Tuesday, February 21, 2012

On Drudgery and the Desk

Being newly-inserted into the great American deskforce, I've come to know a bit more about myself in these last months. How my speech begins to slur after about 6 hours of slumping in front of a computer screen (NB: if you call between 2:30 and 4:30, I will likely be surly and difficult to understand. This doesn't mean I'm a bad person. Honest). How my eyes start losing the ability to focus on anything further than a foot and a half away after 6 and a half hours. How I feel several inches shorter when I leave than when I came (literally - the other day I got in my car after work and couldn't see out of my rear view mirror because of how slouched and beaten I was).

This product is rather intriguing. Or at least it would be on those days I can't decide whether I want to nap or just be softly suffocated.

At any rate, I'm sure you're thinking "But Sir! (or madam?) What has all this to do with Christ?" I'm getting to it (I hope). In the muddle of the day to day, I have to do any number of things that I would prefer to leave for the birds, perhaps the foremost of which is answering the !#@&$  phone.

I wish I was this cool, but our phones have buttons on them.

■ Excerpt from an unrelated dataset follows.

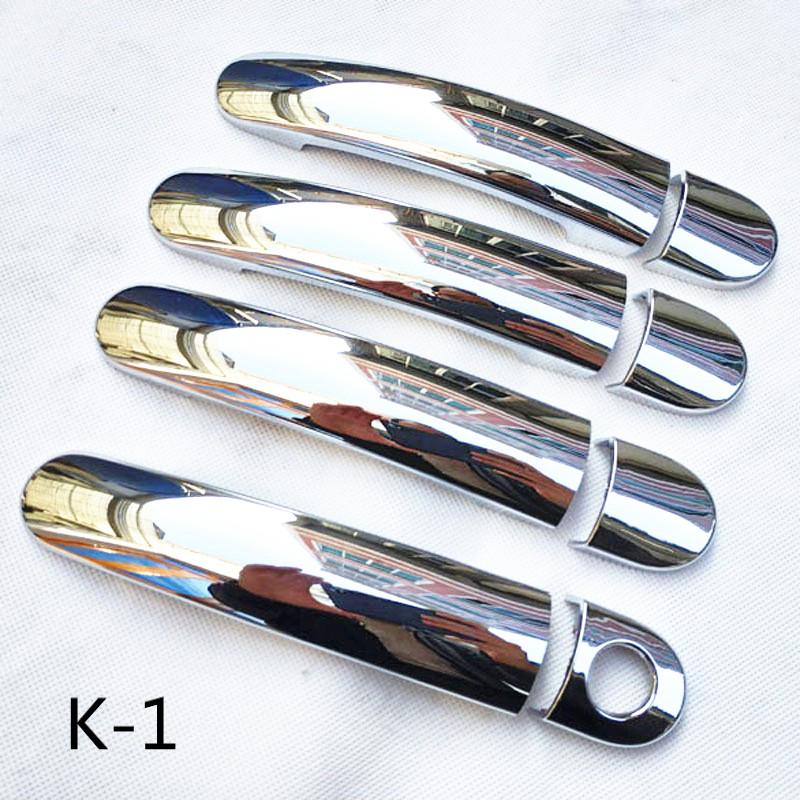For Seat Leon 2 MK1 1m M1 Cupra MK2 2012  ABS Plastic Chrome Door Handle Cover Car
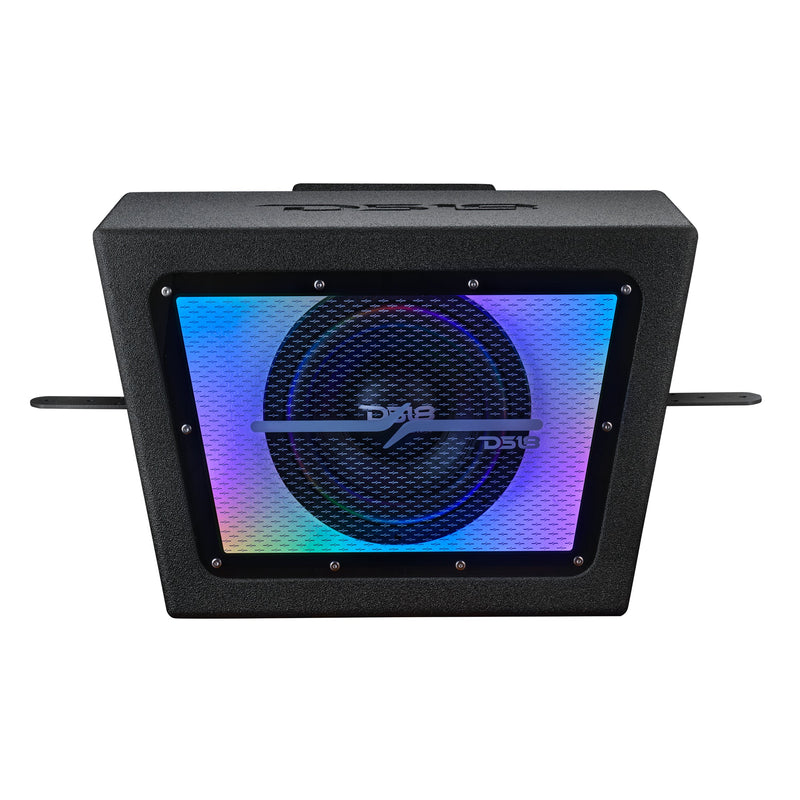 Load image into Gallery viewer, Polaris RZR PRO/XP 10" Bandpass Subwoofer Enclosure for Rear Cargo Box with Digital LED Lights | EXL-X10.2D Preloaded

It rings and rings, never when you expect it, always when you're just about to actually get some actual work done. I have piles of paper on my desk that still need to be sifted, an inbox that I haven't touched in months, and a good backlog of things I need to do but have probably already forgotten about (how do I keep my job? Looks alone, apparently). I keep catching myself thinking, "If someone else would just answer the freaking phone, I might be able to do my job."
Then I thought, "Wait a second. Answering the phone is my job." The phone isn't what interrupts me when I'm doing my job, it is my job. It is the reason I was hired. And here comes Jesus: Isn't that a lot like the spiritual life? We separate things out, and the religious part of our lives is only that which is encompassed by church on Sundays, or maybe an occasional awareness of God's presence. The rest of the time we kind of float through, without any feelings either way (or maybe even feelings of sadness, abandonment, and anger). We think, "If only I could feel God's presence all the time and quit with this other stuff which is unimportant and distracting, then I would be holier/better/perfecter/awesomer/the bester/etc." But we forget that those moments of mundaneity are life. That is, these moments of boredom, disconnection, etc. are not merely moments to be gotten past and forgotten.
This is admittedly a weak metaphor. But the point remains the same - life is not made up of those moments you move past and the occasional moment of transcendence, where all importance lies in those brief moments and the rest are to be forgotten. Life is life - it is all wonder, even those times when we sit at the desk and slowly allow our backs to reform into a greater 'S' shape. This is the insight I still hope to one day be able to embody - to shout out with Bernanos' priest that "All is grace!"

Why can he say this? Because his eyes are on Christ.
It's not an easy thought - this "practice of the presence of God" in every moment, even those moments that seem the most worthless, the most easily ignored, the easiest to throw away (e.g., I still struggle to see how the hours between 8 and 4:30, roughly, 5 days a week have anything to do with my spiritual life. But unless I am to fall into the great American secularist pigeon-holing mindset, they must).
It strikes me that there is a definite similarity here between this description of time, and a description of the poor, which may provide the key to a way out. The poor are often seen as the most worthless, the most easily ignored, and the easiest to throw away. This applies whether they be the homeless, the socially awkward, the unborn, or even the people calling in to ask for information. It is often a struggle to see how these people relate to our spiritual lives, but if we are to be saved - since no one is saved alone, but only within the complex mesh of relationships in which we are already embedded - if we are to be saved, these people must be related to our lives, spiritual and otherwise.

Aside: On the topic of no one being saved alone, Dorothy Day had a great line in one of her articles, in which she quoted a French theologian as saying "If, when you die, you come to Heaven alone, God will look at you and say, 'Where are the others?'" 
Dorothy Day, biotches!
So perhaps here is the clue: if we begin to understand that all is infused with wonder, that is, with the very presence of Christ, through the power of the Holy Spirit, we can begin to open ourselves to His movement in our hearts, even in the most mundane of moments. In this we can take a cue from one of our most recent saints, Andre Bessette, who was a simple doorman at a monastery in Montreal, but who treated every person who came to the door as if they were Christ himself.



And if I were a far holier man, I would answer the phone in the same way. Because in a way, it is Christ who calls me on the phone, looking not for information, but for love, and for my love in particular.